For the Mozart “Turkish” Concerto (15, 19 September 1928 and 9 September 1929), Wolfsthal collaborates with veteran opera conductor Frieder Weismann (1893-1984), who after 1926 gained increasing repute as an orchestral leader. Like most of the Carl Flesch pupils, Wolfsthal favors a sweet, linear drive and fast vibrato, his sound ringing and the intonation quite piercing. His upward scales and trilled cadences enjoy both fluency and striking power. Whatever of romantic portamento and “weeping” slides Wolfsthal favored earlier in his recording career, his maturer playing indicates a more “clean” approach, what most critics would call a “modern” style. The resonant Joachim cadenzas for both the Mozart and the Beethoven concertos might be construed as concessions to the tradition Wolfsthal innately favored.  The strength of Wolfsthal’s art shines in the splendid Adagio movement–which despite an orchestral cut of some length to fit eight shellac sides–boasts a potent sympathy between the principals and a strong sense of the Mozart style.
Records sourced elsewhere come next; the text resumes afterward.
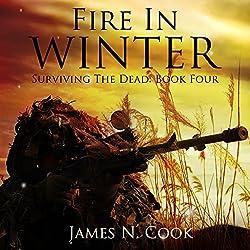 Fire in Winter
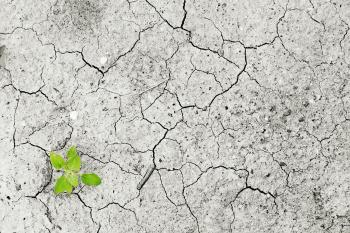 A green future amidst competing interests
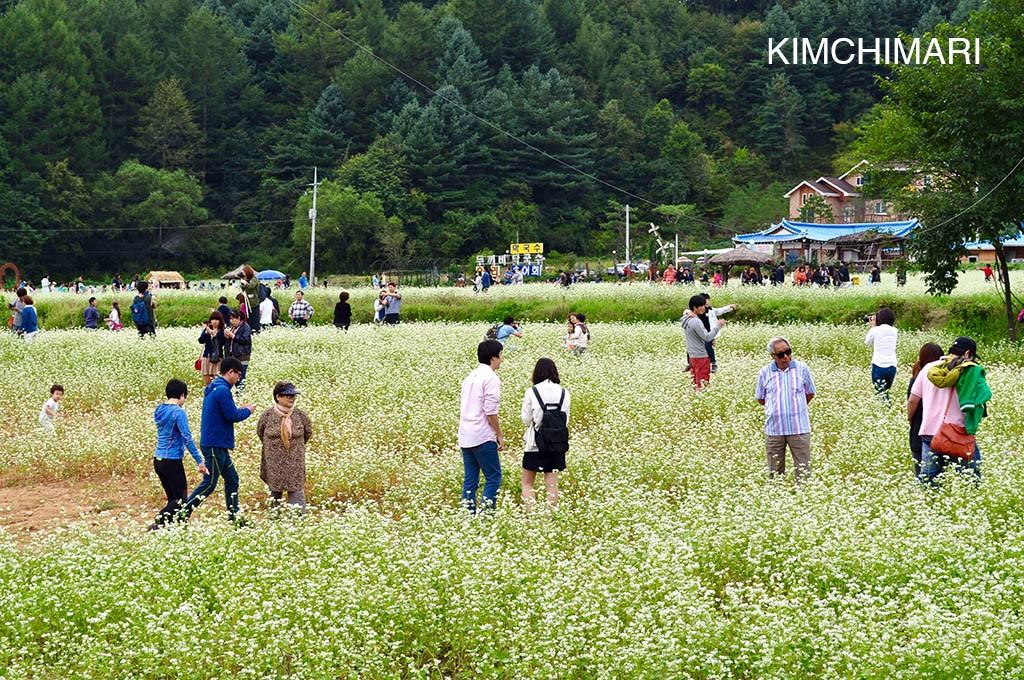 Bongpyeong Buckwheat Flower Festival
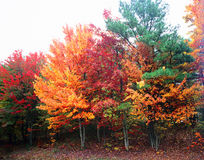 美丽的明亮的秋叶 库存图片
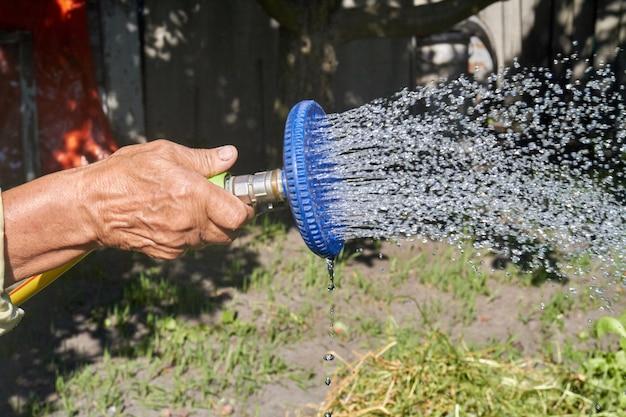 A senhora idosa pulverizando plantas ao ar livre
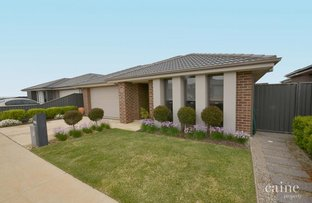 Picture of 16 Gitsham Street, Lucas VIC 3350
An elegant courtly dance precedes the janissary flights in the last movement, an aristocrat leisure’s infiltrating every bar. The Turkish elements themselves, crisp and operatically formidable in buffa accents, testify to a poised musical talent. We can hear the direct influence of Wolfsthal on his most devoted Mozart apostle, Szymon Goldberg, from the latter’s own Mozart performances.

The Beethoven Violin Concerto from 1929 Berlin features composer-conductor Manfred Gurlitt (1890-1973) at the helm, a musician whose own story meanders politically and personally. Having tried both to benefit from and to escape from association with National Socialism, Gurlitt thought to improve his credentials in Japan, where he influenced the operatic and symphonic scene more or less successfully. His attention to details of the Beethoven Concerto, especially in the bass and woodwind parts, nicely juxtaposes the work’s essential martial pulsation against timeless lyricism of the violin part, through which Wolfsthal moves like a hot knife through the proverbial butter. The musical periods move with a finely honed and compelling sense of architecture, the pedal points always preparatory of harmonic as well as melodic progression. Wonderful intimacy exists between Wolfsthal and the BPO French horn. The G Major theme-and-variations possesses its own lilted aura, and even the gentle thuds of the bass pizzicati have their dramatic weight. The taut line, its quiet transition to the Rondo: Allegretto by way of a short violin phrase, urges the music ineluctably to its appointed ritornelli, rife with buoyant energy. Wolfsthal’s final cadenza bespeaks a savage temper that only promises still “fairer hopes.” A pity we have no equivalent reading by the BPO under Furtwaengler from this same period, since Gurlitt’s response proves so strong, the phraseology both muscularly pliant and lyrical. Feral, brisk entries by Wolfsthal, aided and abetted by his innate rhythmic thrust, make this historical document as musical as it is “electric.”